OBJECTIVE A –
Translate the sentence "Essentially, what we are talking about is how to handle broken hardware." from the mailing-list message into German.
OBJECTIVE B –
Switch "reading order" to "scan order" in the stretch of the records from their start through the line containing "missing glass pane [43, 76, 65, 96]", changing nothing else and leaving out the pictures.

DOCUMENT –
From mboxrd@z Thu Jan  1 00:00:00 1970
Return-Path: <owner-linux-mm@kvack.org>
Date: Thu, 20 Dec 2018 10:07:53 +0100
From: Jan Kara <jack@suse.cz>
To: Dave Chinner <david@fromorbit.com>
Cc: Jan Kara <jack@suse.cz>, Jason Gunthorpe <jgg@ziepe.ca>,
	Jerome Glisse <jglisse@redhat.com>,
	John Hubbard <jhubbard@nvidia.com>,
	Matthew Wilcox <willy@infradead.org>,
	Dan Williams <dan.j.williams@intel.com>,
	John Hubbard <john.hubbard@gmail.com>,
	Andrew Morton <akpm@linux-foundation.org>,
	Linux MM <linux-mm@kvack.org>, tom@talpey.com,
	Al Viro <viro@zeniv.linux.org.uk>, benve@cisco.com,
	Christoph Hellwig <hch@infradead.org>,
	Christopher Lameter <cl@linux.com>,
	"Dalessandro, Dennis" <dennis.dalessandro@intel.com>,
	Doug Ledford <dledford@redhat.com>,
	Michal Hocko <mhocko@kernel.org>, mike.marciniszyn@intel.com,
	rcampbell@nvidia.com,
	Linux Kernel Mailing List <linux-kernel@vger.kernel.org>,
	linux-fsdevel <linux-fsdevel@vger.kernel.org>
Subject: Re: [PATCH 1/2] mm: introduce put_user_page*(), placeholder versions
Message-ID: <20181220090753.GB27845@quack2.suse.cz>
References: <20181212150319.GA3432@redhat.com>
 <20181212214641.GB29416@dastard>
 <20181214154321.GF8896@quack2.suse.cz>
 <20181216215819.GC10644@dastard>
 <20181218103306.GC18032@quack2.suse.cz>
 <20181218234254.GC31274@dastard>
 <20181219030329.GI21992@ziepe.ca>
 <20181219102825.GN6311@dastard>
 <20181219113540.GC18345@quack2.suse.cz>
 <20181219223312.GP6311@dastard>
MIME-Version: 1.0
Content-Type: text/plain; charset=us-ascii
Content-Disposition: inline
In-Reply-To: <20181219223312.GP6311@dastard>
Sender: owner-linux-mm@kvack.org
List-ID: <linux-fsdevel.vger.kernel.org>

On Thu 20-12-18 09:33:12, Dave Chinner wrote:
> On Wed, Dec 19, 2018 at 12:35:40PM +0100, Jan Kara wrote:
> > On Wed 19-12-18 21:28:25, Dave Chinner wrote:
> > > On Tue, Dec 18, 2018 at 08:03:29PM -0700, Jason Gunthorpe wrote:
> > > > On Wed, Dec 19, 2018 at 10:42:54AM +1100, Dave Chinner wrote:
> > > > 
> > > > > Essentially, what we are talking about is how to handle broken
> > > > > hardware. I say we should just brun it with napalm and thermite
> > > > > (i.e. taint the kernel with "unsupportable hardware") and force
> > > > > wait_for_stable_page() to trigger when there are GUP mappings if
> > > > > the underlying storage doesn't already require it.

DATA RECORDS –
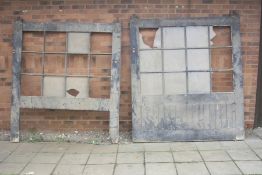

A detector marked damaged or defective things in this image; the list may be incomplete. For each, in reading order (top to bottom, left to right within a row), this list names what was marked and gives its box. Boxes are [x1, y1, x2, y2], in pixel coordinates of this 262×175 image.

missing glass pane [22, 31, 43, 51]
missing glass pane [45, 32, 66, 52]
broken glass pane [67, 32, 90, 53]
missing glass pane [67, 32, 90, 53]
missing glass pane [90, 32, 112, 53]
missing glass pane [163, 26, 185, 48]
broken glass pane [164, 27, 184, 48]
broken glass pane [186, 26, 209, 47]
missing glass pane [21, 52, 42, 73]
missing glass pane [43, 54, 64, 74]
missing glass pane [67, 53, 88, 75]
missing glass pane [90, 54, 111, 77]
broken glass pane [139, 50, 162, 72]
broken glass pane [164, 49, 186, 71]
broken glass pane [188, 48, 209, 70]
missing glass pane [212, 47, 232, 70]
missing glass pane [20, 75, 41, 96]
broken glass pane [43, 76, 64, 97]
missing glass pane [43, 76, 65, 96]
broken glass pane [66, 77, 88, 98]
missing glass pane [66, 77, 88, 98]
missing glass pane [89, 77, 111, 98]
broken glass pane [141, 74, 162, 95]
missing glass pane [140, 74, 163, 95]
broken glass pane [164, 72, 186, 94]
missing glass pane [164, 72, 186, 94]
broken glass pane [188, 71, 211, 93]
missing glass pane [188, 72, 211, 93]
missing glass pane [211, 71, 233, 93]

COMPLETE OUTPUT A –
Im Wesentlichen geht es uns darum, wie mit defekter Hardware umzugehen ist.

COMPLETE OUTPUT B –
A detector marked damaged or defective things in this image; the list may be incomplete. For each, in scan order (top to bottom, left to right within a row), this list names what was marked and gives its box. Boxes are [x1, y1, x2, y2], in pixel coordinates of this 262×175 image.

missing glass pane [22, 31, 43, 51]
missing glass pane [45, 32, 66, 52]
broken glass pane [67, 32, 90, 53]
missing glass pane [67, 32, 90, 53]
missing glass pane [90, 32, 112, 53]
missing glass pane [163, 26, 185, 48]
broken glass pane [164, 27, 184, 48]
broken glass pane [186, 26, 209, 47]
missing glass pane [21, 52, 42, 73]
missing glass pane [43, 54, 64, 74]
missing glass pane [67, 53, 88, 75]
missing glass pane [90, 54, 111, 77]
broken glass pane [139, 50, 162, 72]
broken glass pane [164, 49, 186, 71]
broken glass pane [188, 48, 209, 70]
missing glass pane [212, 47, 232, 70]
missing glass pane [20, 75, 41, 96]
broken glass pane [43, 76, 64, 97]
missing glass pane [43, 76, 65, 96]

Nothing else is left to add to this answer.